This is what happens after the statute of limitations runs out on a mortgage foreclosure.

BH 263, LLC v Bayview Loan Servicing, LLC, 2019 NY Slip Op 06586, Decided on September 18, 2019, Appellate Division, Second Department:

“In March 2007, nonparty Noel Palmer obtained a loan from Washington Mutual Bank, FA (hereinafter WaMu), secured by a mortgage on real property located in Brooklyn. In July 2008, WaMu commenced an action to foreclose the mortgage (hereinafter the 2008 foreclosure action), and sought, in the complaint, to recover the full balance due. In an order dated September 10, 2013, the Supreme Court directed the dismissal of the complaint in the 2008 foreclosure action as abandoned pursuant to CPLR 3215(c), and vacated the notice of pendency. In April of 2014, the mortgage was assigned to Bayview Loan Servicing, LLC (hereinafter Bayview).

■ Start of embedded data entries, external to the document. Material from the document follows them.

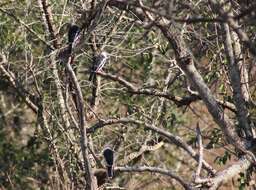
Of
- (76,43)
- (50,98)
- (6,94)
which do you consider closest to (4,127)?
(6,94)

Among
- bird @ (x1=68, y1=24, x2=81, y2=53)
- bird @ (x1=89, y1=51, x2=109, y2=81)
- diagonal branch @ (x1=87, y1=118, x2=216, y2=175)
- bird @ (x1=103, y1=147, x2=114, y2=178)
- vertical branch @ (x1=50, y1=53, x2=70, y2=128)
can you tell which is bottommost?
bird @ (x1=103, y1=147, x2=114, y2=178)

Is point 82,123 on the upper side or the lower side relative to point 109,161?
upper

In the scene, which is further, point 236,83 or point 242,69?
point 242,69

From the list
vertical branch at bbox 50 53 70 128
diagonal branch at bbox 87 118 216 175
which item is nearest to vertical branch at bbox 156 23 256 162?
diagonal branch at bbox 87 118 216 175

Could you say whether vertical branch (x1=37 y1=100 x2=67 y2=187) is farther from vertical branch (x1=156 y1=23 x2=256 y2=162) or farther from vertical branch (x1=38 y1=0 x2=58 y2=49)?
vertical branch (x1=156 y1=23 x2=256 y2=162)

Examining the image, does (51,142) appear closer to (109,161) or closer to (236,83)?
(109,161)

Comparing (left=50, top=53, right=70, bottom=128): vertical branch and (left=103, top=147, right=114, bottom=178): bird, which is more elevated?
(left=50, top=53, right=70, bottom=128): vertical branch

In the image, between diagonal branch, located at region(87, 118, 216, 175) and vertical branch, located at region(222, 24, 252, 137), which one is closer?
diagonal branch, located at region(87, 118, 216, 175)

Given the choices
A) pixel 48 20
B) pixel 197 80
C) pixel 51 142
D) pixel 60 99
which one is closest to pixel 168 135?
pixel 197 80

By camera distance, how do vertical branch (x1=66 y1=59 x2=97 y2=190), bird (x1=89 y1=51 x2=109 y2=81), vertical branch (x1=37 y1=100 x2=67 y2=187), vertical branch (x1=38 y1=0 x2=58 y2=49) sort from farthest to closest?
vertical branch (x1=38 y1=0 x2=58 y2=49)
vertical branch (x1=37 y1=100 x2=67 y2=187)
bird (x1=89 y1=51 x2=109 y2=81)
vertical branch (x1=66 y1=59 x2=97 y2=190)

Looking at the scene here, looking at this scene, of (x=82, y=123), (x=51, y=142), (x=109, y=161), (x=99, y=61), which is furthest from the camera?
(x=51, y=142)

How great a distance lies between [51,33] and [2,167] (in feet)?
7.95

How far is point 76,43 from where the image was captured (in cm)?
520

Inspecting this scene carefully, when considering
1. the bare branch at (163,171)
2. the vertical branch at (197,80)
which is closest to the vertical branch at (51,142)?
the bare branch at (163,171)
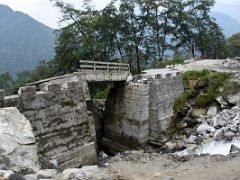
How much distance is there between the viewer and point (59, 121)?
1381cm

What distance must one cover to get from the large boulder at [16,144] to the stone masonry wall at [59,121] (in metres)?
2.15

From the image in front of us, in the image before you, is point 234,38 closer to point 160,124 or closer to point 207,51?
point 207,51

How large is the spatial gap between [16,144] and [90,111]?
27.6 feet

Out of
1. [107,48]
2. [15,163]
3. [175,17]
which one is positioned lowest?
[15,163]

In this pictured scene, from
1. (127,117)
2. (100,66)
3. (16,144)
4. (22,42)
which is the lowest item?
(127,117)

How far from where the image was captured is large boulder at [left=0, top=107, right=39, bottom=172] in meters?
8.56

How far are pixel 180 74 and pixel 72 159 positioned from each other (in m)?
9.10

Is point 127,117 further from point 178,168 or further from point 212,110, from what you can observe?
point 178,168

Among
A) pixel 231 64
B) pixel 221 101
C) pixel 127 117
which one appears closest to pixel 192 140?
pixel 221 101

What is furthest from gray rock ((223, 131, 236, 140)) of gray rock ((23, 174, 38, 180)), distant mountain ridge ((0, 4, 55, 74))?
distant mountain ridge ((0, 4, 55, 74))

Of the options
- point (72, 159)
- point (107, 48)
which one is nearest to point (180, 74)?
point (72, 159)

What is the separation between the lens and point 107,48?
104 ft

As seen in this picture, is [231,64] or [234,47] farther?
[234,47]

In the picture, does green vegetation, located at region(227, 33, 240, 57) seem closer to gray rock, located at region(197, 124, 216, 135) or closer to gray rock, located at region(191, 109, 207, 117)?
gray rock, located at region(191, 109, 207, 117)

In January 2015, the plaintiff purchased the subject property from Palmer. In March 2016, the plaintiff commenced this action to cancel and discharge the mortgage of record. The plaintiff subsequently moved, inter alia, for summary judgment on the complaint, and Bayview cross-moved for summary judgment dismissing the complaint. The Supreme Court, inter alia, granted the motion and denied the cross motion, and Bayview appeals.

Pursuant to RPAPL 1501(4), a person having an estate or an interest in real property subject to a mortgage can seek to cancel and discharge that encumbrance where the period allowed by the applicable statute of limitations for the commencement of an action to foreclose the mortgage has expired, provided that the mortgagee or its successor was not in possession of the subject real [*2]property at the time the action to cancel and discharge the mortgage was commenced (see Lubonty v U.S. Bank N.A., 159 AD3d 962, 963, lv granted 32 NY3d 903). An action to foreclose a mortgage is governed by a six-year statute of limitations (see CPLR 213[4]; Lubonty v U.S. Bank N.A., 159 AD3d at 962; Kashipour v Wilmington Sav. Fund Socy., FSB, 144 AD3d 985, 986). “[E]ven if a mortgage is payable in installments, once a mortgage debt is accelerated, the entire amount is due and the Statute of Limitations begins to run on the entire debt” (Lubonty v U.S. Bank N.A., 159 AD3d at 963 [internal quotation marks omitted]; see Kashipour v Wilmington Sav. Fund Socy., FSB, 144 AD3d at 986).

Here, in support of its motion the plaintiff established that it was the current owner of the subject property, that “[a]n acceleration of the full amount of the debt occurred in this instance upon the filing of the summons and complaint in the [2008] foreclosure action” (Milone v US Bank N.A., 164 AD3d 145, 152), i.e., on July 23, 2008, and that, accordingly, the statute of limitations expired six years later, on July 23, 2014 (see id. at 152-153). Thus, by establishing that the commencement of a new foreclosure action would be time-barred by the applicable six-year statute of limitations (see Milone v US Bank N.A., 164 AD3d at 152-153; Deutsche Bank Natl. Trust Co. v Gambino, 153 AD3d 1232, 1234; Kashipour v Wilmington Sav. Fund Socy., FSB, 144 AD3d at 986), the plaintiff met its prima facie burden of demonstrating its entitlement to judgment as a matter of law on the complaint (see Alvarez v Prospect Hosp., 68 NY2d 320, 324; Zuckerman v City of New York, 49 NY2d 557, 562). In opposition to the plaintiff’s prima facie showing, Bayview failed to raise a triable issue of fact (see Alvarez v Prospect Hosp., 68 NY2d at 324). Bayview also failed to demonstrate its prima facie entitlement to judgment as a matter of law dismissing the complaint.”